New York magazine reports that President Obama met with the "chief strategist for the 2004 Bush-Cheney reelection campaign," Matthew Dowd. The magazine describes this as "surprising," or at least, "more surprising" than his meeting with President Reagan's chief of staff, Kenneth Duberstein:
Obama trusted Rouse's judgment about what needed fixing but wanted more data. So in November and December, on his own initiative, he did something out of character: He let the outside in. Scheduling the appointments himself, sometimes on the sly, he invited a passel of Washington wise men to meet with him in the Oval Office with no staff present. Some of the names have been reported: former Clinton chiefs of staff John Podesta and Leon Panetta; former Reagan chief of staff Ken Duberstein; former Senate majority leader Tom Daschle and centrist jack-of-all-trades David Gergen; and, of course, Bill Clinton. But others have not. Longtime Clinton consigliere Vernon Jordan is one. And another, more surprising, is Matthew Dowd, who served as chief strategist for the 2004 Bush-Cheney reelection campaign. (Dowd declined to confirm the meeting, but the White House did.)

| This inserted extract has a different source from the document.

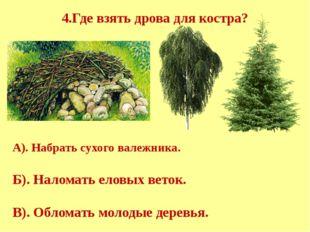 4.Где взять дрова для костра? А). Набрать сухого валежника. Б). Наломать ело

But it's not as if Obama is getting advice from Karl Rove or Richard Cheney. What New York magazine and Mike Allen's Politico Playbook, which picked up the New York magazine story, leave out is that Mr. Dowd went public in 2007 in a New York Times interview breaking with President Bush. The Times article said "Mr. Dowd said he had become so disillusioned with the war that he had considered joining street demonstrations against it." Back in April 2007, this Times article quoted Mr. Dowd as saying, "The only candidate who appeals to him, he said, is Senator Barack Obama, Democrat of Illinois."
In other words, rather than seeking advice from the Bush camp, as the New York and Politico articles portray it, Mr. Obama is seeking advice from a guy who has been publicly praising him, while trashing Bush, since 2007.